■ **About this exercise**
Copy each line of the listing below where the word "site" turns up.

■ **Given information**

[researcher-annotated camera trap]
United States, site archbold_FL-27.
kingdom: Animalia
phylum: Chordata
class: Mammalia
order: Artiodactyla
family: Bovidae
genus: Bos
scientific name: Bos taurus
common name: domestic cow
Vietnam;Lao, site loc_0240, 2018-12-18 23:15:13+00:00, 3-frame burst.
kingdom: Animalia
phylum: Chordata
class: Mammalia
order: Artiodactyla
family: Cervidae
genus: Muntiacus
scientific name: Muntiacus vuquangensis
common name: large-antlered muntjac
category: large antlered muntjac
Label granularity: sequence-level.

...

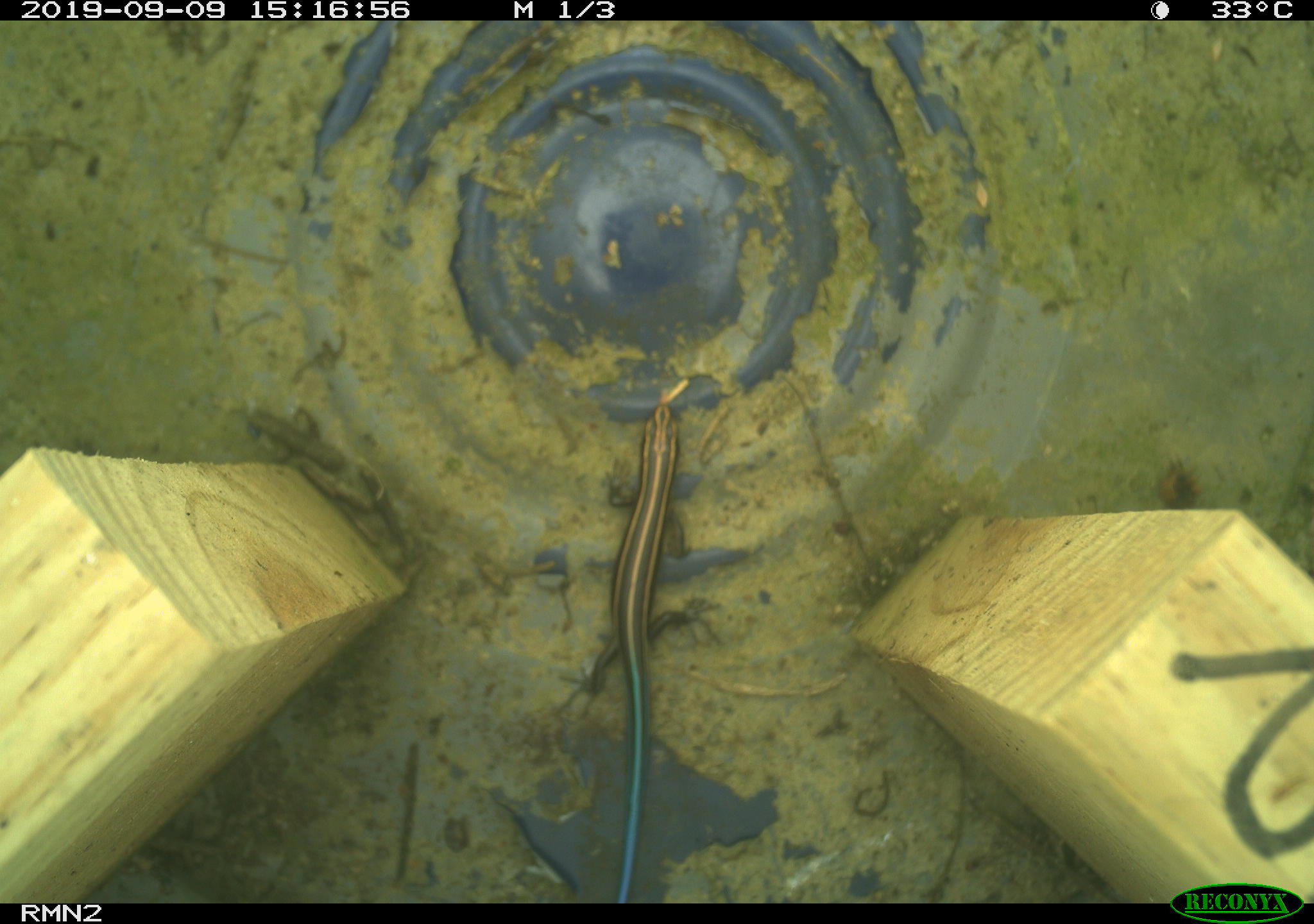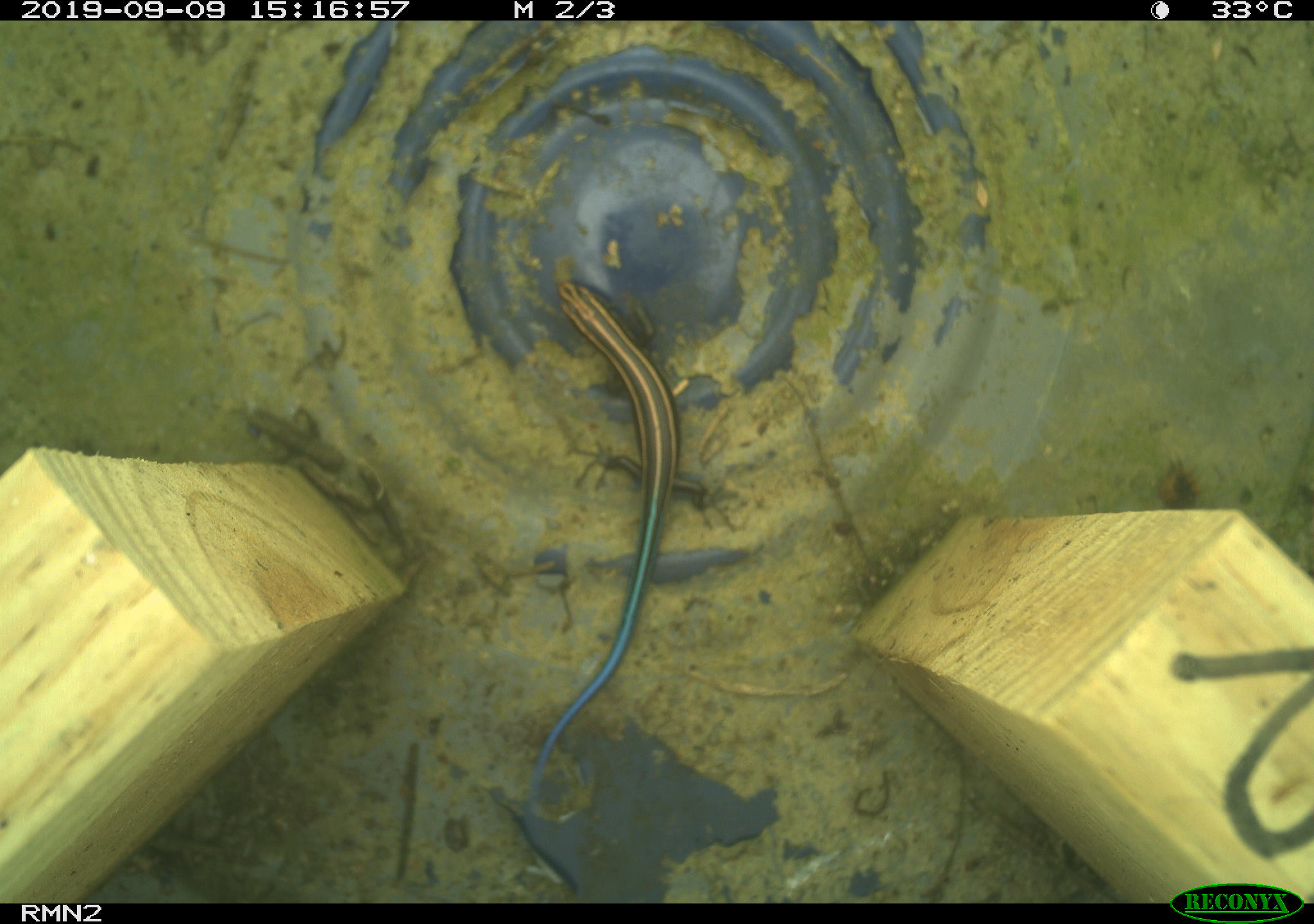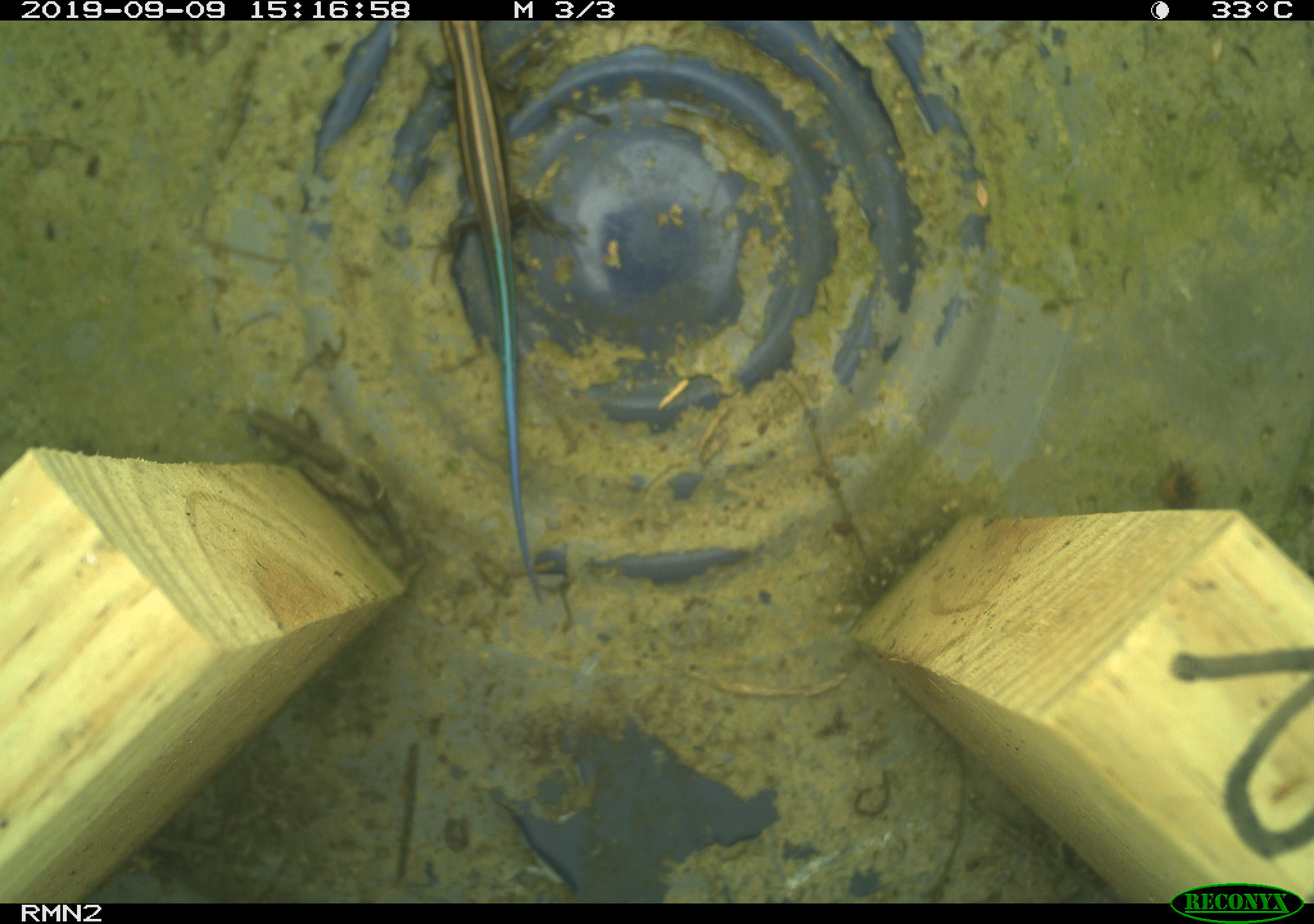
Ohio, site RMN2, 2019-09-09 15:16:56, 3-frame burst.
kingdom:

...

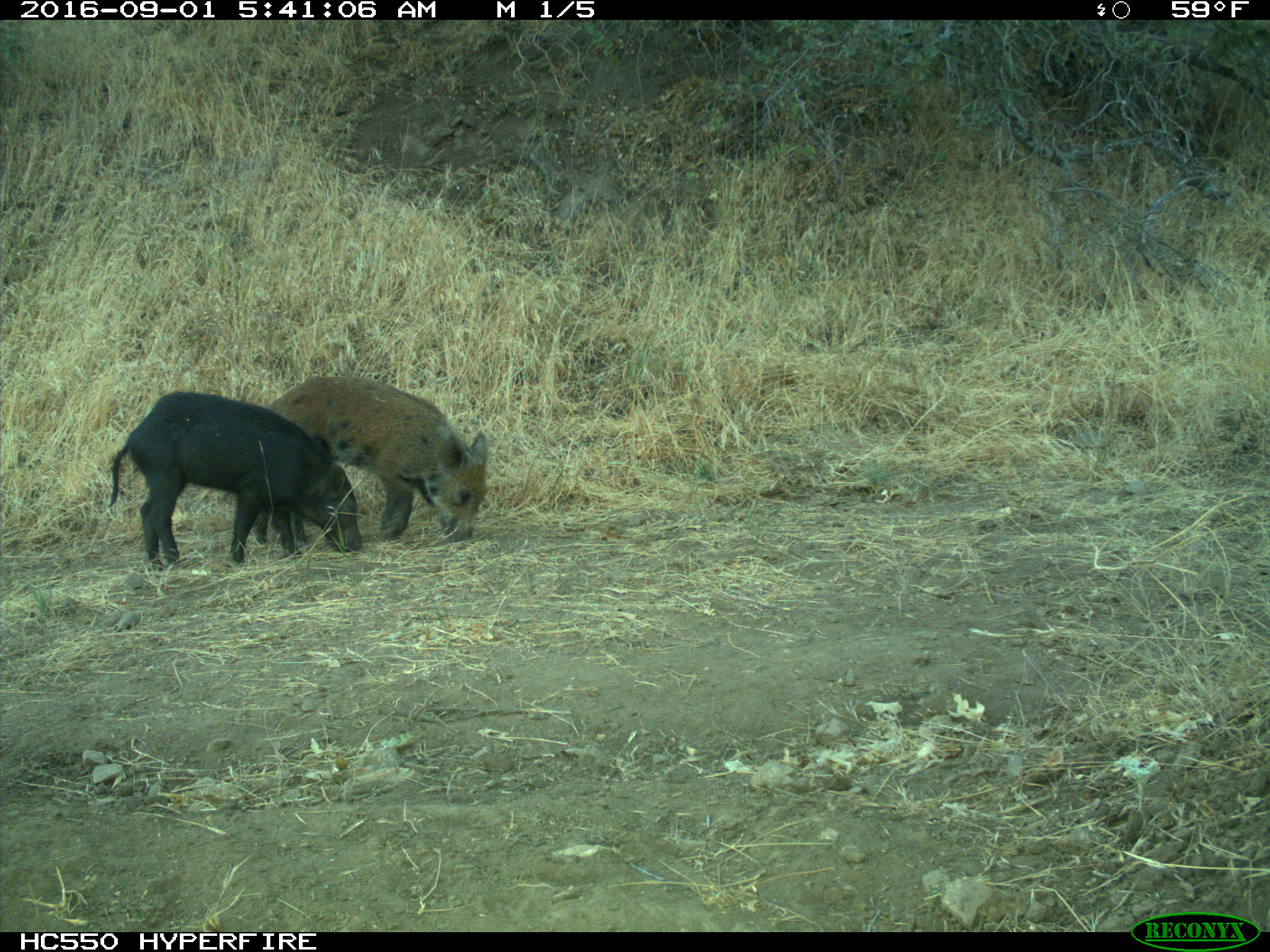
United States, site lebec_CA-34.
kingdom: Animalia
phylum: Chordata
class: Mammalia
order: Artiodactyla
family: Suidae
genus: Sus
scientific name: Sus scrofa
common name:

■ **The answer**
United States, site archbold_FL-27.
Vietnam;Lao, site loc_0240, 2018-12-18 23:15:13+00:00, 3-frame burst.
Ohio, site RMN2, 2019-09-09 15:16:56, 3-frame burst.
United States, site lebec_CA-34.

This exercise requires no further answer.